The process depends on strict separation of code creation and
testing tasks, and development of accurate profiles of expected
client usage of a product.
No unit testing... verification instead
In Cleanroom, no unit testing is done. Instead, units are formally
verified using Mills' own functional techniques. Mills verification
is a cookbook approach to denotational semantics, treating
programs as mappings from input domains to output domains.
Unit programmers work with functional specs, and when code is
developed they verify it manually with functional Mills proofs
(we did some of these in COMP 204). Unit programmers are given
parsers for the source language, but they do not generate and run
any target code.
Integration testing on random inputs
After units are verified they are sent to a separate team for
compilation and assembly into a system, and then for integration
testing. Unit developers do not do any integration testing;
they are completely separated from running their code.

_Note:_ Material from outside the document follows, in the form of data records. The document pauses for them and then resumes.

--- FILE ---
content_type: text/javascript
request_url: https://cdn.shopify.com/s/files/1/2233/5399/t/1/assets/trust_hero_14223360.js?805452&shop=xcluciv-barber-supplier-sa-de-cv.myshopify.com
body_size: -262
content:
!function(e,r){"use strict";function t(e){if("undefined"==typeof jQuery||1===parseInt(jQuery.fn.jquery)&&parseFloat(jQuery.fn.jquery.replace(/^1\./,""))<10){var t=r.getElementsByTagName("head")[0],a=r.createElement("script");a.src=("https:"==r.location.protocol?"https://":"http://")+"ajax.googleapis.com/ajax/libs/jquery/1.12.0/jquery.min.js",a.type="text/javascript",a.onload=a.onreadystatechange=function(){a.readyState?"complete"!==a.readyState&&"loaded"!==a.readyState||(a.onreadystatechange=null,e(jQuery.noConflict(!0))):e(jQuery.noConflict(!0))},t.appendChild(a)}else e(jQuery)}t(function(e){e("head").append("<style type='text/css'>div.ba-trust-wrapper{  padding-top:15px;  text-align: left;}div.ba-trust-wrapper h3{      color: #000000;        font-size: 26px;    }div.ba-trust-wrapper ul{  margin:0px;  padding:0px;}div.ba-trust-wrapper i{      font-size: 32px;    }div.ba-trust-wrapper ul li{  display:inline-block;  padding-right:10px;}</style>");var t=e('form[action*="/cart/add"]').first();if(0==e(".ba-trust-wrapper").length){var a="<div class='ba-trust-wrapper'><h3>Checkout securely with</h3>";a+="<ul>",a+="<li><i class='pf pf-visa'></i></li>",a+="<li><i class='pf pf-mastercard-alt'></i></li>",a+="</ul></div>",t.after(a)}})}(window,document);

When an integrated system is assembled, testing is done by drawing
data at random from a probability distribution of most likely
inputs. These statistical profiles are developed by the system
integration team in conjunction with the client. The client is
interviewed and asked how the product is going to be used in
practice.
Quality is in the eyes of the client
Since the data profiles reflect input probilities for actual
(expected) client use, the errors found during random testing are
then the errors most likely to occur had the client actually
run the program in the expected usage environment.
If you find the errors most likely to occur when a client uses the
program, then the client is less likely to find errors when testing
is complete, and the client is more likely to conclude that the
program is well-built.
The process is obviously sensitive to errors in the usage profiles.
The success of random testing is dependent on the accuracy of the
statistical data distributions developed with the client.